**Objectif 1:**
Indiquez si chacune des affirmations suivantes concorde avec le texte sur le plan Attal. Répondez par oui ou par non et citez les mots décisifs du texte. (a) Le plan Attal vise avant tout le lycée. (b) Le collège est qualifié d'« unique » depuis la réforme Haby de 1977. (c) Le ministre affirme que son plan exigera moins des élèves.
**Objectif 2:**
D'après le texte sur le plan Attal, dans quels domaines la baisse de niveau se fait-elle tout particulièrement sentir ?
**Objectif 3:**
Reprenez le texte sur le plan Attal et prolongez-le à la suite de sa dernière phrase.

**Texte fourni:**

____

Ce n’est pas la première fois qu’un locataire de la rue de Grenelle promet des lendemains qui chantent aux enseignants, du reste encore échaudés par les dysfonctionnements du plan Blanquer pour le lycée. Le plan Attal s’attaque plus spécifiquement au présumé maillon faible du système scolaire français, à savoir le collège, défini comme « unique » depuis la réforme Haby de 1977. Le ministre s’est fait fort d’avoir entendu le message des parents d’élèves et des professeurs concernant la baisse de niveau, tout particulièrement en mathématiques et en compréhension de textes. Il lui est donc apparu urgent de revenir sur des marqueurs forts de l’éducation traditionnelle comme le redoublement ou les groupes de niveaux. « Nous avons décidé d’ouvrir une nouvelle page pour notre école », a-t-il annoncé, en prévenant que son plan allait en « demander plus aux élèves ».

____

**Jeu de données:**
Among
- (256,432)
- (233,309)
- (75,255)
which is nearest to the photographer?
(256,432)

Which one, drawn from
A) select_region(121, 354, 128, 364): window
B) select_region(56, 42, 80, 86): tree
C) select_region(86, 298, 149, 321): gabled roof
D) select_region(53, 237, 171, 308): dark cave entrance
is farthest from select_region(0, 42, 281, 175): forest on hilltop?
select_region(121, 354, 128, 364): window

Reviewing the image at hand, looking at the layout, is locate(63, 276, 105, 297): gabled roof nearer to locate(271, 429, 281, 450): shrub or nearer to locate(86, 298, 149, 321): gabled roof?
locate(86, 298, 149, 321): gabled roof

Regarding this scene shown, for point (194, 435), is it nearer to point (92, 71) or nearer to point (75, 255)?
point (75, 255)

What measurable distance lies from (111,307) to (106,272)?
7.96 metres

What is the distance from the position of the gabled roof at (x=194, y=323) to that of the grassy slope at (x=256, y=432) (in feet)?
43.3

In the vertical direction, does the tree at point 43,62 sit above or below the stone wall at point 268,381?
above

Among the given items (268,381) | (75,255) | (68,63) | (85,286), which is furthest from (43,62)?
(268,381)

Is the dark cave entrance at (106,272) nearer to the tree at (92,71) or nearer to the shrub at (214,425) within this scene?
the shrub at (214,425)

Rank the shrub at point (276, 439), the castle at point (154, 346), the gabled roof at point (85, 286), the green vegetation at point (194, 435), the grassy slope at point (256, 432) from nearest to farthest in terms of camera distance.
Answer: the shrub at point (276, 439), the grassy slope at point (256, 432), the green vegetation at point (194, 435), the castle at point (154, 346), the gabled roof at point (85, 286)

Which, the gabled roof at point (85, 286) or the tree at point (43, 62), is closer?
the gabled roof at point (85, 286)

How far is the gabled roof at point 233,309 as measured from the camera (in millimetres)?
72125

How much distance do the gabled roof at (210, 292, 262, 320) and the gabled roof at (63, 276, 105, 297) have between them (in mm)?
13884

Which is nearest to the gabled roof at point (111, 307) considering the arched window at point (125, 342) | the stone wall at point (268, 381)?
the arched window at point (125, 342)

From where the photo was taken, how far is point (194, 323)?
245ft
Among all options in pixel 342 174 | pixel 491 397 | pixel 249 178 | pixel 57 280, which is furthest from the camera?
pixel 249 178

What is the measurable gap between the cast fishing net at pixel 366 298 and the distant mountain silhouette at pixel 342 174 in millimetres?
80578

____

**Résultat 1:**
(a) Non : « Le plan Attal s’attaque plus spécifiquement au présumé maillon faible du système scolaire français, à savoir le collège ».
(b) Oui : « défini comme « unique » depuis la réforme Haby de 1977 ».
(c) Non : « en prévenant que son plan allait en « demander plus aux élèves » ».

**Résultat 2:**
En mathématiques et en compréhension de textes.

**Résultat 3:**
Restaurer l’exigence dès l’école
Partant du principe que « le temps des constats est dernière nous », Gabriel Attal fait de « l’exigence » le maître-mot de sa réforme. Il revendique la fin d’un « déni » tant sur le plan des « notes » que du « niveau ». Des termes qu’il préfère visiblement à « compétences » et « positionnement », plus valorisés par les sciences de l’éducation. Le lexique est un bon indicateur de positionnement politique, comme en témoignent, plus loin dans ses propos, l’emploi des mots « efforts » et « autorité ».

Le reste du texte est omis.